Ocen James & Rian Treanor with Lucy Duncombe & Feronia Wennborg

In 2018, Rian Treanor left his home in Rotherham, UK, and headed to Kampala for a residency at Nyege Nyege‘s villa studio. The mind-expanding experience inspired his critically acclaimed 2020 full-length “File Under UK Metaplasm“, but that wasn’t the end of the story. Treanor also spent time working alongside Acholi fiddle player Ocen James, developing an improvisation-heavy collaboration that would push both musicians’ idiosyncrasies into completely new places.

Treanor wanted this collaboration to be as tactile and reactive as a live performance with traditional instruments, so he set about working on a digital process that would synchronize with James’ approach.

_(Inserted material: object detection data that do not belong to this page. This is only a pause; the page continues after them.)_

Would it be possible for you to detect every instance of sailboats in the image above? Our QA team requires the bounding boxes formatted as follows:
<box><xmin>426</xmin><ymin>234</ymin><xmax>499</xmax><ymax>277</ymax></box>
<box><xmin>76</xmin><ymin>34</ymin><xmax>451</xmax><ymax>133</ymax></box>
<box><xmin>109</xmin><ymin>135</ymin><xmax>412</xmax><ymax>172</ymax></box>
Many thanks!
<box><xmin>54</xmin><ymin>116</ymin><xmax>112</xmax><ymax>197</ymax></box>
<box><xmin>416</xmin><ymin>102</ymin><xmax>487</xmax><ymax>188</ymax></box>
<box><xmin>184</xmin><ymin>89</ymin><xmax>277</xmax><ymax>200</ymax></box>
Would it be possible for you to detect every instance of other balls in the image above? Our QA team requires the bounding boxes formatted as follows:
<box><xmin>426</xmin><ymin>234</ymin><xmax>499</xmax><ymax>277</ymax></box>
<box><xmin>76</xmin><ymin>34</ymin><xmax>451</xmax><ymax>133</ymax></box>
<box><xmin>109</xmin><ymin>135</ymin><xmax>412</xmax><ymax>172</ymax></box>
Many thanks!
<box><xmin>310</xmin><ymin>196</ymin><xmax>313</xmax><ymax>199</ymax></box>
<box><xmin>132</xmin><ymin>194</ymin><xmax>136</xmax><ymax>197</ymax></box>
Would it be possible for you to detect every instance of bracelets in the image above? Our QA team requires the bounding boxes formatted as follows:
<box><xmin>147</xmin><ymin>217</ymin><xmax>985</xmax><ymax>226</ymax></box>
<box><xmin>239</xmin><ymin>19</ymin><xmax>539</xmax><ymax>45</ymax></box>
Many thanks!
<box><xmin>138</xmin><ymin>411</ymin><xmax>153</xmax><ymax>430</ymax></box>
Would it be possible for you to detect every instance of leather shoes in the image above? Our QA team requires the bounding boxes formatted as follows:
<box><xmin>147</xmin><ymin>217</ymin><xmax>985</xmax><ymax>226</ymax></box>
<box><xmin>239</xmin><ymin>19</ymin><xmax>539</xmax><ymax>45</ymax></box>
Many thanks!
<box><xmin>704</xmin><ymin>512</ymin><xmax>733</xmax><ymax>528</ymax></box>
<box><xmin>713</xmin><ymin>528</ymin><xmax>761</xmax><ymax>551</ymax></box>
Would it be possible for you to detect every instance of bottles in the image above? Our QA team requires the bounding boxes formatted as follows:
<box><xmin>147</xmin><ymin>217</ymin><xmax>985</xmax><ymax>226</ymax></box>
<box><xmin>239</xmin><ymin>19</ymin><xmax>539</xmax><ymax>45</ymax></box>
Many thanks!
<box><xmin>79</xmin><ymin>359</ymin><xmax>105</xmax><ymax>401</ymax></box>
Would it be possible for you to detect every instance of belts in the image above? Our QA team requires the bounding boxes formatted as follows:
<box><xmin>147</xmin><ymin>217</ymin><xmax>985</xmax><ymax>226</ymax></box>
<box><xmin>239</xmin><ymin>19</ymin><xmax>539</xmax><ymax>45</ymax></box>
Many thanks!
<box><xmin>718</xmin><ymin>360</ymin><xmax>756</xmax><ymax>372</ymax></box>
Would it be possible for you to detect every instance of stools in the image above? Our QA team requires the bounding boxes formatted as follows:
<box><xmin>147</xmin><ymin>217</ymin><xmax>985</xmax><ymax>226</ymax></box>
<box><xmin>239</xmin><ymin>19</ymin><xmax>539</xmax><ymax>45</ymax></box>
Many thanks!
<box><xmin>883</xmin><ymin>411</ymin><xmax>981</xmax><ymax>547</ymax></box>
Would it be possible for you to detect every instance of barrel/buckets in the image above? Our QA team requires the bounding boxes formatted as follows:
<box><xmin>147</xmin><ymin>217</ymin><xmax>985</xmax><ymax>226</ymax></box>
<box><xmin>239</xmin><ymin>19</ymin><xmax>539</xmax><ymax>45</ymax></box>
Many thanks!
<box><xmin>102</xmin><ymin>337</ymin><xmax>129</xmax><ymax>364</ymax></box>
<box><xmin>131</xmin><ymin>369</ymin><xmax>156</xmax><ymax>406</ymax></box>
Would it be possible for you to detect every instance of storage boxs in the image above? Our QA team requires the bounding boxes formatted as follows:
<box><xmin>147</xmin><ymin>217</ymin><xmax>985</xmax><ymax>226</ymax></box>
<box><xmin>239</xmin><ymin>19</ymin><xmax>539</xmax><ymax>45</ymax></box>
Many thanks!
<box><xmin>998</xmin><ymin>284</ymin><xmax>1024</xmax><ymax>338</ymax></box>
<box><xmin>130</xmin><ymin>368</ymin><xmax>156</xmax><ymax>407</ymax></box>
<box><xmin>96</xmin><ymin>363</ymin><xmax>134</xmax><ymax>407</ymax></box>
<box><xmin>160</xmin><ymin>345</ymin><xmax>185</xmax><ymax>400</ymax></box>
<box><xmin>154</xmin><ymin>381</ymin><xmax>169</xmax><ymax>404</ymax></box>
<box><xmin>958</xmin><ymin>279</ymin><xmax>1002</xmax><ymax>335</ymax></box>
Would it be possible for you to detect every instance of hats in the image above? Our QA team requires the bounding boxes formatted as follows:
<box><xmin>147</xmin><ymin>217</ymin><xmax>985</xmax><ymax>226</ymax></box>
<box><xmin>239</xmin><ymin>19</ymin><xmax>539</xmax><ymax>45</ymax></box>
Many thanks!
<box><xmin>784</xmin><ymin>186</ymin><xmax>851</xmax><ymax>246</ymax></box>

Using physical modelling techniques, Treanor created an instrument that explored the tunings and sounds of the a’dungu, an arched harp, and the nah or nag. With Ocen playing his rigi rigi, a single string violin, they intuitively experimented with the spectral properties of sound, using texture and acoustic contours as their structural framework. They were able to develop a sound together that was unconventionally rooted in traditional Ugandan culture, but shuttled into different dimensions of noise, computer music and radical UK rave.

Lucy Duncombe is a Glasgow-based musician and artist, interested in the ways in which transposition of the voice and language onto machinic technologies can disrupt or alter its relationship to the body, dispersing the voice across multiple temporalities, objects and simulated spaces.

Duncombe’s previous works include And If I Was A Word Could My Letters Number A Hundred, More Likely Coarse and Guttural, One Syllable Anglo Saxon (David Dale Gallery, 2019), The Yips (Celine Gallery, 2018), Pop Ago, (Counterflows Festival, Tramway, 2018), Labyrinthine, (The National Opera of Belgium, 2015, and BBC ‘Here and Now’ Tectonics Festival, 2016), a chamber opera co-composed with video artist and performer Anneke Kampman and Jane Dickson.

Feronia Wennborg is a Swedish filmmaker, audio-visual artist and music composer. She explores new cinematic ways of expression and uses sound in film and in art installations as a way to perceive and explore. Feronia has been performing in recent years as one half of the duo Soft Tissue and contributed to THE RAPTURE OF CELLULAR ACCRETION with Lucy Duncombe; a tape, fiction text and artwork completed during the convalescence of lockdown. The work concerns the back and forth sharing of music within the alternate sociality of digital space; lives held within YouTube playlists and cultivated within the ample hamlet of thumbnails, comments, and auto suggestion, with a sense of a ‘we’ stuck recursively in loops of musical fable.